Clare put her out of her mind. Marla was in Summer Hill in the inner west of Sydney. Clare was here in her new home, sharing this large apartment on the north shore. She had moved as far away as she could without making it impossible to get to classes at the university. There was little chance she would bump into either Marla or Peg. And that’s just how Clare wanted it. She wasn’t about to go home just for help with her wardrobe. She had no desire to see either of them. Not yet.

A few days after Marla’s revelations and the visit to Cherry Dell, Clare had moved out of Dadue Street. The two-storey house with the rickety wooden stairs was suddenly unbearable. No longer could she sit across the dinner table from those two women. To think of them as her mother and grandmother made her want to throw glasses or smash plates, so she avoided thinking about them at all. Whatever relation they were, it had no relevance to the person Clare Dalton was now, she tried to tell herself. At the moment Clare felt she had nothing to say to either woman, nor did she want to hear from them.

When she had walked out of the front door, handing Peg her set of house keys, she didn’t say where she was going or when she might be in touch.

Marla had seemed to understand and Clare had found that patronising and irritating, while the look of pain on Peg’s face gave her a moment of perverse pleasure. On a few occasions since, the memory of Peg’s distress had slipped unbidden into her mind but, before it could blossom into guilt, she put it aside, forcing herself to focus on something else. On Peg’s sixtieth birthday she had felt miserable all day, but didn’t ring. While she sorted through her feelings of anger and betrayal, she tried to cut them both out of her life.

Clare stared at the sight before her – the meagre contents of her own wardrobe. She wished she could ring Susan for advice, or just a chat to share her excitement, but she and Bill were holidaying in Thailand. Clare’s flatmate was out so that meant she
was all on her own to make this momentous decision. She rifled through the clothes on hangers. Nothing looked as good as the dress she had already tried on, then discarded. It lay on her bed in a puddle of red fabric.

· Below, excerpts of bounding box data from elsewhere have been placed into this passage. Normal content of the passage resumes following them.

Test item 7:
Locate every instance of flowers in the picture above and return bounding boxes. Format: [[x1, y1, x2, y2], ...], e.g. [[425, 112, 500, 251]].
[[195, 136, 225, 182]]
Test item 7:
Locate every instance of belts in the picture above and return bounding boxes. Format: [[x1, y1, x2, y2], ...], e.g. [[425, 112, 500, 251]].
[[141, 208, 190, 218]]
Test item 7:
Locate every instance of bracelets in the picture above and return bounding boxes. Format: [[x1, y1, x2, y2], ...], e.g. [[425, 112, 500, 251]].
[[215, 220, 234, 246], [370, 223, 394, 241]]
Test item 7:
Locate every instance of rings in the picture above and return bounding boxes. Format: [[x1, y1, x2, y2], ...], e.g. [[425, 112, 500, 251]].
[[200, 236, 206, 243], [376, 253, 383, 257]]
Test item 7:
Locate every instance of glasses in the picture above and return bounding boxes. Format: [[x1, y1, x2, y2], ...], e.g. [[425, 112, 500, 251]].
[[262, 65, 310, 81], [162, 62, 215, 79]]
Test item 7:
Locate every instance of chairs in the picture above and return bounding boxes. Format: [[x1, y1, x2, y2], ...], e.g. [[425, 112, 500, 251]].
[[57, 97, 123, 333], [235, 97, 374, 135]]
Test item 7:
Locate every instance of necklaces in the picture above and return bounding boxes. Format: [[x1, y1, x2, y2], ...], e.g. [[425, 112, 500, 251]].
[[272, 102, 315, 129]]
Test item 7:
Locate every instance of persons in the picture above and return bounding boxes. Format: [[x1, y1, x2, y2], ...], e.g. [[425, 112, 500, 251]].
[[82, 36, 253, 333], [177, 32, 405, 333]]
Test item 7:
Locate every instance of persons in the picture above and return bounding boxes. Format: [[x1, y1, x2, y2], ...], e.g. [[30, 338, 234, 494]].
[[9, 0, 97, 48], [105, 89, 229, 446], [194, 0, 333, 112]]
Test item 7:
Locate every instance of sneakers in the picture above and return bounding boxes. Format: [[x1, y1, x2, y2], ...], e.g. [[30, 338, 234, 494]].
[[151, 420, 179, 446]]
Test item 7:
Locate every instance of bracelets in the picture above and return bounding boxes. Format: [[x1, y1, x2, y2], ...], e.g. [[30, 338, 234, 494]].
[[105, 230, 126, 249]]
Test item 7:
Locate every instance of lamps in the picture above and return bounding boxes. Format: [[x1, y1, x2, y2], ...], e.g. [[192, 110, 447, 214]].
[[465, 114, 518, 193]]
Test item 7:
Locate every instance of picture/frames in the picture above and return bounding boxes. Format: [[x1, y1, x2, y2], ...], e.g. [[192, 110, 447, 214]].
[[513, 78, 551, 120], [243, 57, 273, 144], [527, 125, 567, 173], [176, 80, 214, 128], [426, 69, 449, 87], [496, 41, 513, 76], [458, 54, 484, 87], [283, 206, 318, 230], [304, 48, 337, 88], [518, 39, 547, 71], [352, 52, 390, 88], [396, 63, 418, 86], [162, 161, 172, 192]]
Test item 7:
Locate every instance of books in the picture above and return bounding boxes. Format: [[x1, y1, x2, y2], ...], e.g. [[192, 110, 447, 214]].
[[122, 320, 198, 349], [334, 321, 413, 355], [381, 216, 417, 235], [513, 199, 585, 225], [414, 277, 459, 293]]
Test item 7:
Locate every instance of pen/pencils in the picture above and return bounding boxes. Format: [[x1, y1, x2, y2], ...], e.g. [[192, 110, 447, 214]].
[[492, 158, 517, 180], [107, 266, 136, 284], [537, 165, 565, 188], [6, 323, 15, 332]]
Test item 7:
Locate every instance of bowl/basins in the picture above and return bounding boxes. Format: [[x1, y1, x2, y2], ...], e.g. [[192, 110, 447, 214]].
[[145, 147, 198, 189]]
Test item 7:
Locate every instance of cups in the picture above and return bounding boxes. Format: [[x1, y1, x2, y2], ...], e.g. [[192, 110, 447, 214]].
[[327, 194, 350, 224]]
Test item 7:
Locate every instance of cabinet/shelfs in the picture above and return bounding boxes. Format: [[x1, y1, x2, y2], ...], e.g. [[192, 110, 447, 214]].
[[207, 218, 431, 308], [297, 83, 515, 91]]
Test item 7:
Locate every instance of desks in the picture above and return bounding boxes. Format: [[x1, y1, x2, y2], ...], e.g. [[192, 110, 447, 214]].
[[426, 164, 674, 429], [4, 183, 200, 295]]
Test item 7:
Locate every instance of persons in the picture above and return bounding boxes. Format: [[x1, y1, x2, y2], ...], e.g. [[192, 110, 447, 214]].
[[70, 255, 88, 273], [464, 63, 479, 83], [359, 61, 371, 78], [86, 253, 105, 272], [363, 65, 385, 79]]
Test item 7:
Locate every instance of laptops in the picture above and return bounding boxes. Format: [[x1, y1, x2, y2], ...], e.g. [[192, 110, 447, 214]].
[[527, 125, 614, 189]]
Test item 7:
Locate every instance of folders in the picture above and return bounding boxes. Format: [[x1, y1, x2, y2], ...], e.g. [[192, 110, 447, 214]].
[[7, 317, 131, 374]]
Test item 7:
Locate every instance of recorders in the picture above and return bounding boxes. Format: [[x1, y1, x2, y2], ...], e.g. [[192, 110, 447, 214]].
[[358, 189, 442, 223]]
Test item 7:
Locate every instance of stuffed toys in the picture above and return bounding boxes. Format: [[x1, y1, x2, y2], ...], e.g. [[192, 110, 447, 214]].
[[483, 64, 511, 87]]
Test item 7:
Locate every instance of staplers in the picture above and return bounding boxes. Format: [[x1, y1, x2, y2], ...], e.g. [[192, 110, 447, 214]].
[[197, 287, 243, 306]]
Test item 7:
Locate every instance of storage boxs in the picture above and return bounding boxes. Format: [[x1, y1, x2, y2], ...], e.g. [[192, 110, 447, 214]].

The dress was vivid, dramatic, close-fitting and, as Peg would have said in a voice heavy with disapproval, the colour of a whore’s lipstick. Mr Sanjay would have loved it. He would have said it was red like a fresh, young rosebud, or a hollyhock or something else from nature. Certainly the dress was not for the faint-hearted. It reminded her of the one she had borrowed from Marla for Mr Sanjay’s funeral. The thought made her smile. Well then, perhaps it was appropriate. And what the hell? She wasn’t feeling faint-hearted. She was feeling cheeky and mischievous and lusty and, for all her nerves, probably the most confident she had ever felt in her life. She barely knew this man but she felt the strength of the frisson between them. Tonight was a beginning. And there was something almost intolerable and yet exciting about knowing that.

She checked her watch. Shit, shit, shit. He would be here in five minutes. She pulled the dress over her head, found her shoes and was just applying lipstick when the buzzer sounded. Right on time. The butterflies in her stomach did one final somersault. She opened the door. Naresh stood there, suave and handsome in a light-coloured suit.

*

Marla’s voice sounded so familiar it gave Clare a jolt to hear it over the telephone.

‘Thank you for calling, Clare. I wasn’t sure if you would.’ It was three months since they had spoken and Marla’s tone was almost excessively polite. She was using what Peg called her ‘phone voice’.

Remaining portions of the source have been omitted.